Hablaba con ahogada voz. Un frío sudor perlaba su frente. Era la primera vez que despegaba los labios desde su llegada. Quiso mirar en torno, pero no se atrevió. Eugenio Pavlovich, notándolo, esbozó una sonrisa.

—Voy a citarles un hecho, señores —continuó Radomsky con aquella mezcla de acaloramiento y expresión risueña que siempre hacían presumir irónicas sus palabras, por sinceras que pareciesen—. Un hecho cuyo descubrimiento tengo el honor de reivindicar para mí. A menos nadie, que yo sepa, lo ha descubierto antes. En él se revela todo el fondo del liberalismo ruso a que me refiero. ¿Qué es, hablando en general, el liberalismo sino un ataque (que tenga razón o no es cosa distinta) al orden de cosas establecido? Es eso, ¿no? Pues el descubrimiento realizado por mí consiste en que el liberalismo ruso no es un ataque al estado de cosas existentes, sino a las cosas mismas, es decir, al país. El liberal que yo considero es un ser que odia a Rusia, que maltrata, pues, a su madre... Toda desgracia de Rusia le embriaga de júbilo. Odia las costumbres nacionales, la historia rusa, todo... Su excusa, si alguna tiene, es que no sabe lo que hace y que su aversión a Rusia le parece la más profunda muestra de liberalismo.

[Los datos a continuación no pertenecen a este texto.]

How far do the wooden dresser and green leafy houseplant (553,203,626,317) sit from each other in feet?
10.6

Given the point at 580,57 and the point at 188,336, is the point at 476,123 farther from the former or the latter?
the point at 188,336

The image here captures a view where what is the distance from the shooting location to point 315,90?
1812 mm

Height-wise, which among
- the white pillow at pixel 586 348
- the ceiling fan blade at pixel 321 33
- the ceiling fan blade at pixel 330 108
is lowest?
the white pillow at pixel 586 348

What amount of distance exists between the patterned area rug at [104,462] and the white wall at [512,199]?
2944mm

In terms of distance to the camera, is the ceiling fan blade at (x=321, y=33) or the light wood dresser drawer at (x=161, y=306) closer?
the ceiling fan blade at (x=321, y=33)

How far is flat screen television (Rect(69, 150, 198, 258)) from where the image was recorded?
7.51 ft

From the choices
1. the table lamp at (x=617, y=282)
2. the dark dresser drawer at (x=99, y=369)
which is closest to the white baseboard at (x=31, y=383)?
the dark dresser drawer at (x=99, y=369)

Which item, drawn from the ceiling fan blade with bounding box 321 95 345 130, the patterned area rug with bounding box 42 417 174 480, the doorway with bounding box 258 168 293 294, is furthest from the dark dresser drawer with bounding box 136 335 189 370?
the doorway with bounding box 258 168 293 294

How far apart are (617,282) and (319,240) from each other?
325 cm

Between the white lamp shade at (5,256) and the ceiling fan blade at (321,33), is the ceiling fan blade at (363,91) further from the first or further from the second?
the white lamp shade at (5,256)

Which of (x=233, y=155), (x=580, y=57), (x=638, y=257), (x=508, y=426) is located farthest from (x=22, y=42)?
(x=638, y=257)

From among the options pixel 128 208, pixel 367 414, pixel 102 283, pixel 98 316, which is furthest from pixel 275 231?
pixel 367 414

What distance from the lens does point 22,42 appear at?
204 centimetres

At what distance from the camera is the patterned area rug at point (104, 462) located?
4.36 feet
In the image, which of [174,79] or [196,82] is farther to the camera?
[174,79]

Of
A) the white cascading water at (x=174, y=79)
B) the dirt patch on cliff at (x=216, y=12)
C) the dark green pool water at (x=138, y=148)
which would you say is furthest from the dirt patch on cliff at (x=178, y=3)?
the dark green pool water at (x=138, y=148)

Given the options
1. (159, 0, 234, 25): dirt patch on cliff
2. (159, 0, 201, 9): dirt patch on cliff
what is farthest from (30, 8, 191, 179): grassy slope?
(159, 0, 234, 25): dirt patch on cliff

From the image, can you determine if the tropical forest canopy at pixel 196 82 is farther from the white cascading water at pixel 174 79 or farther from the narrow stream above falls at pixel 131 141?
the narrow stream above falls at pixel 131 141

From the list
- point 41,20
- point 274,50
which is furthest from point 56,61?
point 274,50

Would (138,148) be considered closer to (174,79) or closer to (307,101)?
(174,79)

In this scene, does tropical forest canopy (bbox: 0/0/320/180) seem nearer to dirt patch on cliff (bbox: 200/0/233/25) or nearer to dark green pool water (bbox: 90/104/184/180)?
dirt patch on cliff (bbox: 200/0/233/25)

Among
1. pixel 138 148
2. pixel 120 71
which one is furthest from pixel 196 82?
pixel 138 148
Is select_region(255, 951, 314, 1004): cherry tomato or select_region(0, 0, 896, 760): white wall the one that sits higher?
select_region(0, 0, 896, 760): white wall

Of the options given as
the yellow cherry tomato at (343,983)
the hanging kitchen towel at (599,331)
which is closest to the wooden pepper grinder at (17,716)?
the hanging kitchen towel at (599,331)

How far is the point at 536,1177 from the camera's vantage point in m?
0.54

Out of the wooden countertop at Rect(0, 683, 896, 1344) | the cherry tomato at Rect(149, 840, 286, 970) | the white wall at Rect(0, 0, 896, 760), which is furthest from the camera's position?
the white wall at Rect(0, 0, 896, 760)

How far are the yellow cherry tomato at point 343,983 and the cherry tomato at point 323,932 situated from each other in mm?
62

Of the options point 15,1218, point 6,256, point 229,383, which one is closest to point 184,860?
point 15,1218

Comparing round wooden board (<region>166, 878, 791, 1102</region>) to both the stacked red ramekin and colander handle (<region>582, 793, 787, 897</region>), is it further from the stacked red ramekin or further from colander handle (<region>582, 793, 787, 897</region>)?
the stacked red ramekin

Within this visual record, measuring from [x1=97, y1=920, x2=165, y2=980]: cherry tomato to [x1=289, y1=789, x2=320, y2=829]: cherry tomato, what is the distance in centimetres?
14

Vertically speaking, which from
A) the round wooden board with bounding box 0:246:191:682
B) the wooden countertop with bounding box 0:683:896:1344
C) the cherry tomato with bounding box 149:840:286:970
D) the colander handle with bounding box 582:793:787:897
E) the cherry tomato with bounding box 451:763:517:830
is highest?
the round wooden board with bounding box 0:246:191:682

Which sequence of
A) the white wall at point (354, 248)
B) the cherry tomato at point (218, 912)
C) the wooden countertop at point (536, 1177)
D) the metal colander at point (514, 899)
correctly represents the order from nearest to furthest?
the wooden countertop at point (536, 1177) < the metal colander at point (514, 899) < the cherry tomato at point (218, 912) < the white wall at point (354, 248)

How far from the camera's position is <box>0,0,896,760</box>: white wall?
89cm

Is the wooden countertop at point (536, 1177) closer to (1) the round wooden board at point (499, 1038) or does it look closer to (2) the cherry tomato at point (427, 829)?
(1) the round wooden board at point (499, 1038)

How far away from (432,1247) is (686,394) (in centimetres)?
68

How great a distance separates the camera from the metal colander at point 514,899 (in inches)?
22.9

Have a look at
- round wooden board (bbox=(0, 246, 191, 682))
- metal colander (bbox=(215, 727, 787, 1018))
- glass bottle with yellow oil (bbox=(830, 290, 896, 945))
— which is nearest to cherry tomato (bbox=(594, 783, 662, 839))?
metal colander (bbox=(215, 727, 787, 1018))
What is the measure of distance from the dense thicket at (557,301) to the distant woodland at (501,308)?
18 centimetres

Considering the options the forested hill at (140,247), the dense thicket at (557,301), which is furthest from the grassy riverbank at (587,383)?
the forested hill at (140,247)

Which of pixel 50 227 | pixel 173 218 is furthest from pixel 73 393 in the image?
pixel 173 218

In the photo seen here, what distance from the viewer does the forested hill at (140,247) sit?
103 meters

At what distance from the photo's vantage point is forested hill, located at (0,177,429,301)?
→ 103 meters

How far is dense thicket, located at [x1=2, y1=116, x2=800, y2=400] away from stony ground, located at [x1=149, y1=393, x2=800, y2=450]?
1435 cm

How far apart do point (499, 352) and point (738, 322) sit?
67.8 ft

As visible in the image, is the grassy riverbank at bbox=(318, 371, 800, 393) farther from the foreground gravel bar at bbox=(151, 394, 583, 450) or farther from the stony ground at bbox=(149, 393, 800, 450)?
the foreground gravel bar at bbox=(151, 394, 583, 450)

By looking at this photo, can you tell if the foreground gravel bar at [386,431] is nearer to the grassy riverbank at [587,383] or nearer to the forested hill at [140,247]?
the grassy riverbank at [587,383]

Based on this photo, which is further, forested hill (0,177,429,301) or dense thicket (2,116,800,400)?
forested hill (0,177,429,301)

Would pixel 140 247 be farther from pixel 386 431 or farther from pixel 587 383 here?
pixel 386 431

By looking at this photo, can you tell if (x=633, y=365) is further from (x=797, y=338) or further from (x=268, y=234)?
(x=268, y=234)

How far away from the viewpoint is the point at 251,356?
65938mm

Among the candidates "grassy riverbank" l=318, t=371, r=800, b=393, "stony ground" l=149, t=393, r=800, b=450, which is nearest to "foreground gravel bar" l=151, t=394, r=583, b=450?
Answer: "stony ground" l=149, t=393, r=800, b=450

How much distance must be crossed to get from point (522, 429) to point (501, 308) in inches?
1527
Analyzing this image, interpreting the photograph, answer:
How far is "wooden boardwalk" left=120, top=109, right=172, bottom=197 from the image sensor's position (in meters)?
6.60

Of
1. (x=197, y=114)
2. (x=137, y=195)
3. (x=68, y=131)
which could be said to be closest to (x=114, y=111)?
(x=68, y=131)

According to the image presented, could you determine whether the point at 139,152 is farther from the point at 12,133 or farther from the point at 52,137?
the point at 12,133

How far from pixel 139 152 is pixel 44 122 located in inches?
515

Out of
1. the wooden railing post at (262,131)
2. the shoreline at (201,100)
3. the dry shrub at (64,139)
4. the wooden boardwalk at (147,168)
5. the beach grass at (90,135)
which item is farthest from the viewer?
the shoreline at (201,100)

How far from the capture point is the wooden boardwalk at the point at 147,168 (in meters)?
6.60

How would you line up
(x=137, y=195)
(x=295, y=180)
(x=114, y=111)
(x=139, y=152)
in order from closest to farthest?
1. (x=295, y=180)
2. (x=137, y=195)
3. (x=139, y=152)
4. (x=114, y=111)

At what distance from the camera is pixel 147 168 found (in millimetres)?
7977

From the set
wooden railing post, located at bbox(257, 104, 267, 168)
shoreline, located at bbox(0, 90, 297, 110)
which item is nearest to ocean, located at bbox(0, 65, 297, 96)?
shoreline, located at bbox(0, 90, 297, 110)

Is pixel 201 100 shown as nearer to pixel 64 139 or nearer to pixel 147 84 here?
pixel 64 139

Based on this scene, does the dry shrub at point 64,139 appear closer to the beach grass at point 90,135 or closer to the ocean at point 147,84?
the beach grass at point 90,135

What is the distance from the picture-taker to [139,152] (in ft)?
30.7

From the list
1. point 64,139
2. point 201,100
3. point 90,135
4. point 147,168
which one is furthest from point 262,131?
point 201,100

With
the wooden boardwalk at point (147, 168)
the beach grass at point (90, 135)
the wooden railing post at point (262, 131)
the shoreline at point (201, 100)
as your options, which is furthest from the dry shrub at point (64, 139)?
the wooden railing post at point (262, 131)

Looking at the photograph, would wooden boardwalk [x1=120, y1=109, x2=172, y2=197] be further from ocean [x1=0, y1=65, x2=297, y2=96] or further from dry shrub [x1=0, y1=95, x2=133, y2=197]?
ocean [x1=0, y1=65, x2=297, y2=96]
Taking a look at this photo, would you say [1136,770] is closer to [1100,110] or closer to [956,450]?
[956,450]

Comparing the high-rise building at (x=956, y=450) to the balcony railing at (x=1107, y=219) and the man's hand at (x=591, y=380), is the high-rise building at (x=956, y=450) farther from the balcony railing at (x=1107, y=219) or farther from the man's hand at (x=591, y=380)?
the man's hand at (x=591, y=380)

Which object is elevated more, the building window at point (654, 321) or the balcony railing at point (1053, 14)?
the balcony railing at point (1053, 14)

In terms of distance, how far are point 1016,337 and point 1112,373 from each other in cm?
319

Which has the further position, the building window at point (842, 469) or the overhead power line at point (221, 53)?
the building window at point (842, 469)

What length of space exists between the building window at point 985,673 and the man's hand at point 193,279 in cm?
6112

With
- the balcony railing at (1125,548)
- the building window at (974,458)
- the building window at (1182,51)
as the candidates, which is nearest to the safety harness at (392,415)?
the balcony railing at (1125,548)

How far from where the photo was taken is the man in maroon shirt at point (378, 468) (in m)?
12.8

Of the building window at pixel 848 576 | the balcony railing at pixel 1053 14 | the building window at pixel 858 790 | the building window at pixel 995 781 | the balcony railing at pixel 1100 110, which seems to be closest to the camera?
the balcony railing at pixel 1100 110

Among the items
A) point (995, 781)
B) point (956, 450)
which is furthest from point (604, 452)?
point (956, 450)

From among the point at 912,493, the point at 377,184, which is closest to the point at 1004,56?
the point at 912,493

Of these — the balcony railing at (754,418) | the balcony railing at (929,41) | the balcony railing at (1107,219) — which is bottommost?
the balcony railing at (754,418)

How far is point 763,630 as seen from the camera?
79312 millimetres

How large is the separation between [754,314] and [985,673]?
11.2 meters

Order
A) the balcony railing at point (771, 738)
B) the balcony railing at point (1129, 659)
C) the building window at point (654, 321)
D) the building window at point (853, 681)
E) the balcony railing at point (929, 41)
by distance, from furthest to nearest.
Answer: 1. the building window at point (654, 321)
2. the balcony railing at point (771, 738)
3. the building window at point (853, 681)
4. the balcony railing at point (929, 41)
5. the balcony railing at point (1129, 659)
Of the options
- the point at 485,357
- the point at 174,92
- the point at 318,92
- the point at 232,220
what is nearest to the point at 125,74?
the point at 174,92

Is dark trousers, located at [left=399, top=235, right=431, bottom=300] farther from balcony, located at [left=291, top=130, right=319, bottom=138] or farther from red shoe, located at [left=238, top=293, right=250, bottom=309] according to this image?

Aquí encontrarán ustedes con frecuencia liberales a quienes aplauden los reaccionarios y que son, sin saberlo, los conservadores más absurdos, obtusos y peligrosos de todos. Algunos de nuestros liberales confundían hasta hace poco el odio a Rusia con el verdadero amor a la patria y se jactaban de comprender ese sentimiento mejor que los demás. Pero ahora son más francos, la mera palabra «patriotismo» los avergüenza, y rechazan el concepto como molesto y despreciable. Trátase de un fenómeno de que ninguna época ni país ha proporcionado ejemplo. ¿Cómo se produce entre nosotros? Por la razón que he dado antes: la de que el liberal ruso es un liberal no-ruso. A mi juicio no hay otra explicación.